* _Dokumentauszug_
───

Die Aufwände sind dagegen als Sowieso-Kosten zu behandeln und damit nicht als Erfüllungsaufwand zu erfassen, wenn die bisherigen Vorgaben im Rahmen des neuen Regelungsvorhabens unverändert weiter angewendet werden und es zu keiner wesentlichen Aufwands- oder Verhaltensänderung kommt.
Zählen Be-/Entlastungen, die den Landesministerien im Zusammenhang mit einer in der Regelung ausdrücklich vorgesehenen Evaluation entstehen, zum Erfüllungsaufwand?
Nein. Die Überprüfung der Zielerreichung einer Regelung sowie die Identifizierung von Ansatzpunkten für eine bessere Rechtssetzung wird zum Regierungshandeln gezählt. Dieses wird bei der Ermittlung des Erfüllungsaufwandes nicht einbezogen.
Zum Regierungshandeln gehört beispielsweise auch die Konzeption/Erstellung von Regelungsentwürfen in den Landesministerien, sowie die Beratung / Abstimmung in den diversen Gremien.
Sind Aufwendungen, die den Landesministerien durch die Inanspruchnahme von externen Leistungen im Zusammenhang mit der Evaluation von Regelungen entstehen, beim Erfüllungsaufwand zu berücksichtigen?
Nein. Bei diesen Aufwendungen handelt es sich um Sachaufwand der Ministerien. Da sie im Zusammenhang mit der Evaluation von Regelungen und somit durch Regierungshandeln entstehen, sind sie nicht bei der Ermittlung des Erfüllungsaufwandes einzubeziehen (vgl. oben).
Zählen Be-/Entlastungen, die Institutionen aus der Wirtschaft und der übrigen Verwaltung im Zusammenhang mit der Evaluation von Regelungsvorhaben entstehen, zum Erfüllungsaufwand?

───

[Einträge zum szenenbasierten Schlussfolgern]

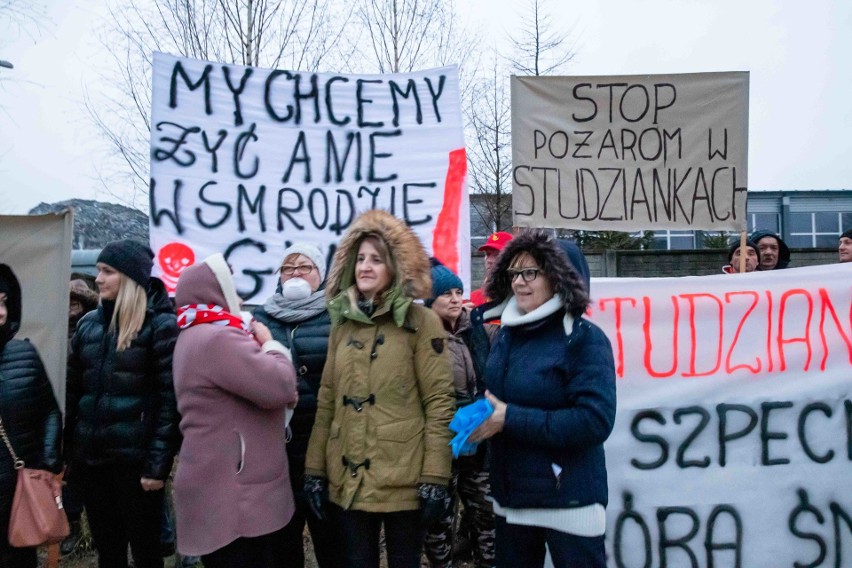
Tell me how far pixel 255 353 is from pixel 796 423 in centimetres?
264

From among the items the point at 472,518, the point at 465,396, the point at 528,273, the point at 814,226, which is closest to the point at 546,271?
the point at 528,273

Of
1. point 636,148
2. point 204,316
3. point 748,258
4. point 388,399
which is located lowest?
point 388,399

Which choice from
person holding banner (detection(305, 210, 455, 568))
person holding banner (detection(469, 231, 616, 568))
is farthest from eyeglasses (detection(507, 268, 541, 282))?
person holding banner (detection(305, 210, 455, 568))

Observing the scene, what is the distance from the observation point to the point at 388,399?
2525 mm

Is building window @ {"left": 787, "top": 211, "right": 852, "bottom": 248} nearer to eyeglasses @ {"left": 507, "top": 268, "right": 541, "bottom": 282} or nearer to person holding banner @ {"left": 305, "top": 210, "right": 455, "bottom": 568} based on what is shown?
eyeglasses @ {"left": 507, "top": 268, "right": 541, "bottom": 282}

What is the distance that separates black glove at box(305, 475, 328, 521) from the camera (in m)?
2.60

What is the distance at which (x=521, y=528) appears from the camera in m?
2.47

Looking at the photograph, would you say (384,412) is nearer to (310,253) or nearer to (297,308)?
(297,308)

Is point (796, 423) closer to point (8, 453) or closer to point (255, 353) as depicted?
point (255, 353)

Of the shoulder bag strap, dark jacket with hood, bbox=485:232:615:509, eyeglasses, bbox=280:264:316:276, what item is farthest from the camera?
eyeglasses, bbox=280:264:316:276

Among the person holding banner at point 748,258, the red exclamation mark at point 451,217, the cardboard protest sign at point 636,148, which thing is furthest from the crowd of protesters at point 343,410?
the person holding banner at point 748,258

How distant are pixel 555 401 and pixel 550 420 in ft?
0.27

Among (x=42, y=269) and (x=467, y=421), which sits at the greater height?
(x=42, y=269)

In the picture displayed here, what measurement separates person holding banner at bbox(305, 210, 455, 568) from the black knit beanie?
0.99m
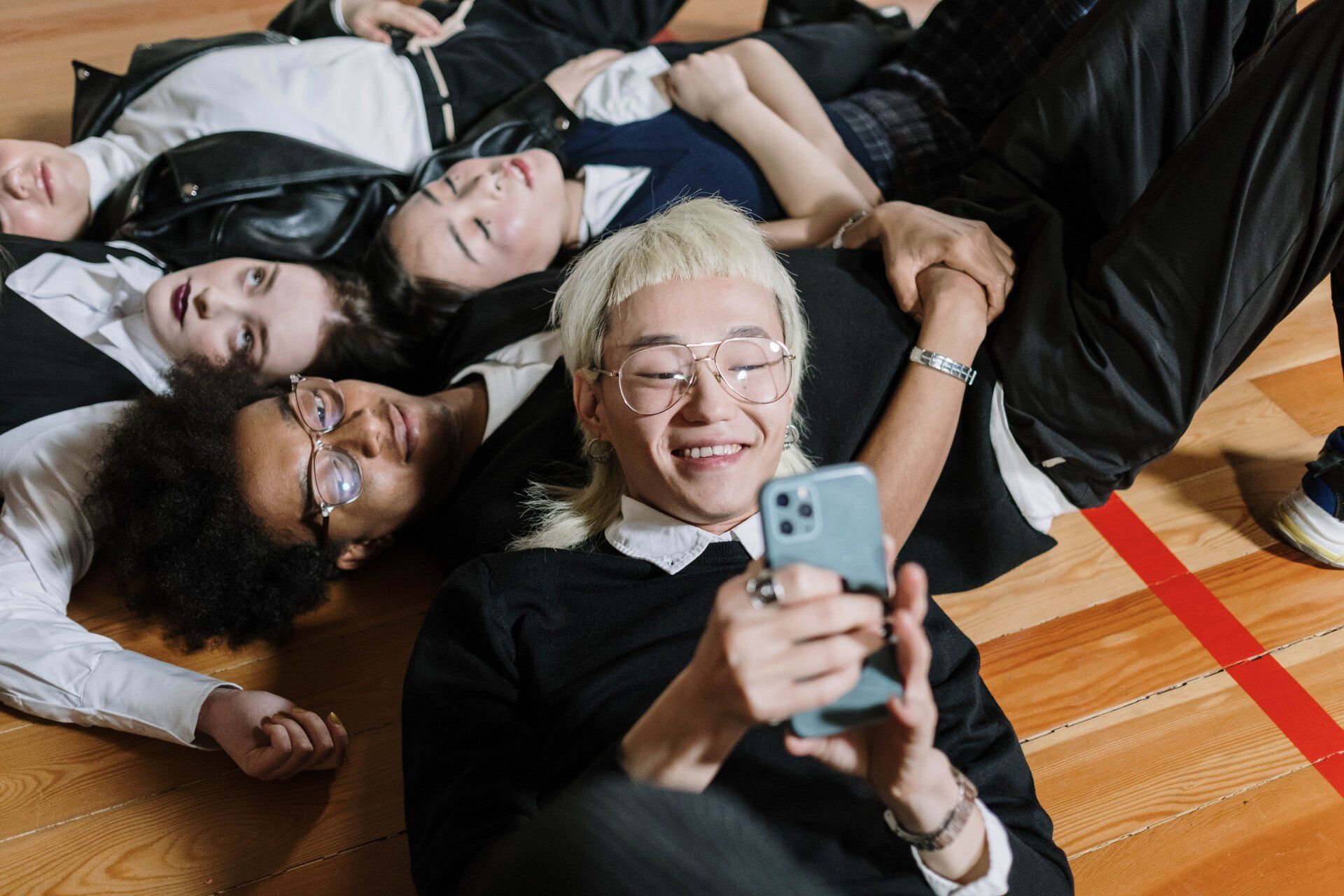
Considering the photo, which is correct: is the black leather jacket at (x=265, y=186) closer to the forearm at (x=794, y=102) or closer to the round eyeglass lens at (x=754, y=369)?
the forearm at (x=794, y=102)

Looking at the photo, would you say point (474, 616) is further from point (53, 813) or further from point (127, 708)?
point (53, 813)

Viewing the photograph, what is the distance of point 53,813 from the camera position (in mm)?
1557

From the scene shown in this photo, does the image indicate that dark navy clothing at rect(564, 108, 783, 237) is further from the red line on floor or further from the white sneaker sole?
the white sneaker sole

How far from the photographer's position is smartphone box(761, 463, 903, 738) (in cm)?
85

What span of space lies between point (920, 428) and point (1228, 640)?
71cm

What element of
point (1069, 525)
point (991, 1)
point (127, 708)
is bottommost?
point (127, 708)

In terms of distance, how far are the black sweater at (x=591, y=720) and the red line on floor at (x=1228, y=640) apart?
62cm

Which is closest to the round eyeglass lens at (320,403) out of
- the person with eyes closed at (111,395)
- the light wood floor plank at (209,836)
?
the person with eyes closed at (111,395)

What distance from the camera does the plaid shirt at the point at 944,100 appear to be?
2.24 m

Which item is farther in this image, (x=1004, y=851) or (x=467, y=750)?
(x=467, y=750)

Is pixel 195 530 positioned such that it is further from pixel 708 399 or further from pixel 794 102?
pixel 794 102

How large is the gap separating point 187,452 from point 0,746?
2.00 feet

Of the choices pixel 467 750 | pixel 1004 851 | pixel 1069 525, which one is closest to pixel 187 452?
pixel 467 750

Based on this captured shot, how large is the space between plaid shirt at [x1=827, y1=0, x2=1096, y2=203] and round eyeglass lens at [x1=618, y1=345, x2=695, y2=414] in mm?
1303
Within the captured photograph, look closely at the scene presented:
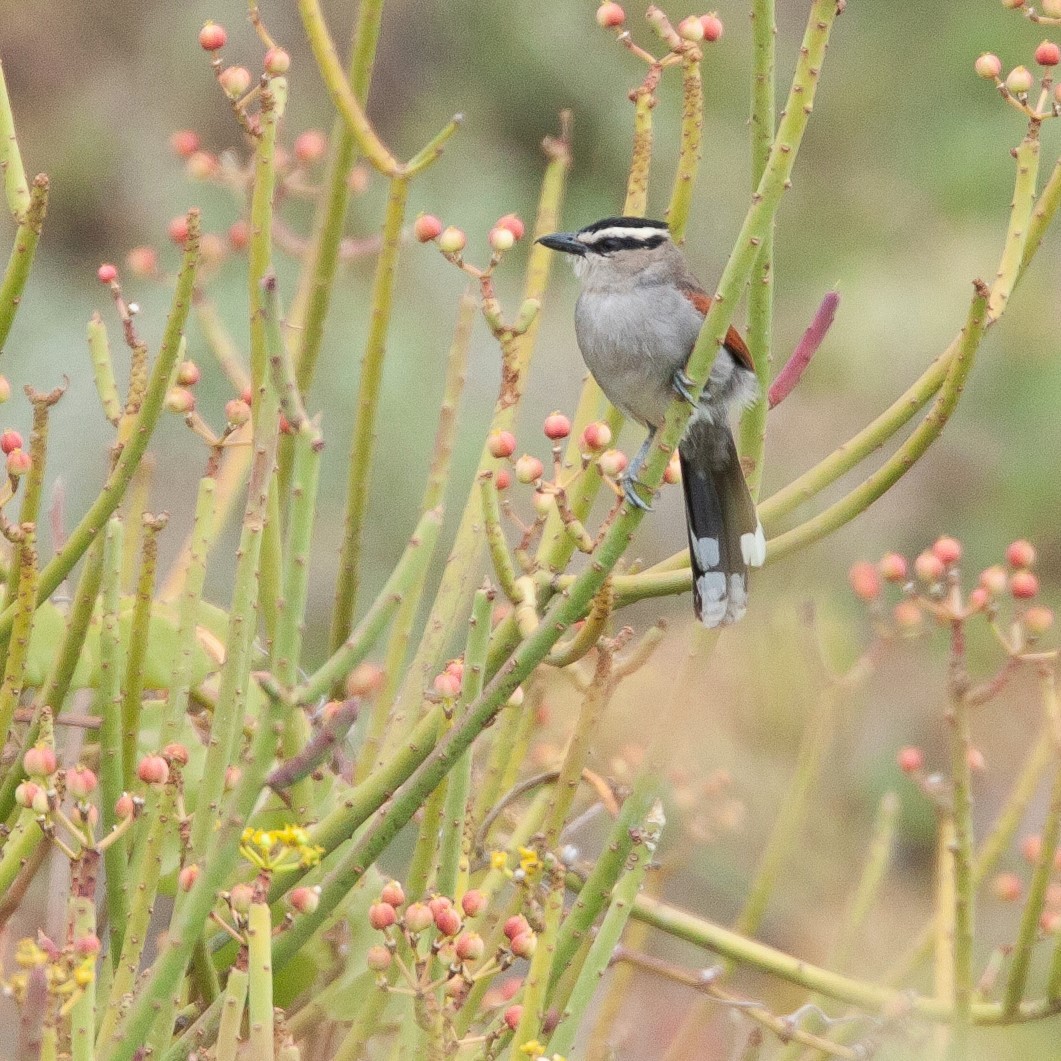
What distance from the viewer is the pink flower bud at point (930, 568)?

───

* _Deine Aufgabe_
Welche Tätigkeiten führt der Auszug zum Erfüllungsaufwand ausdrücklich als Beispiele für Regierungshandeln an?

* _Musterlösung_
Die Konzeption bzw. Erstellung von Regelungsentwürfen in den Landesministerien sowie die Beratung bzw. Abstimmung in den diversen Gremien.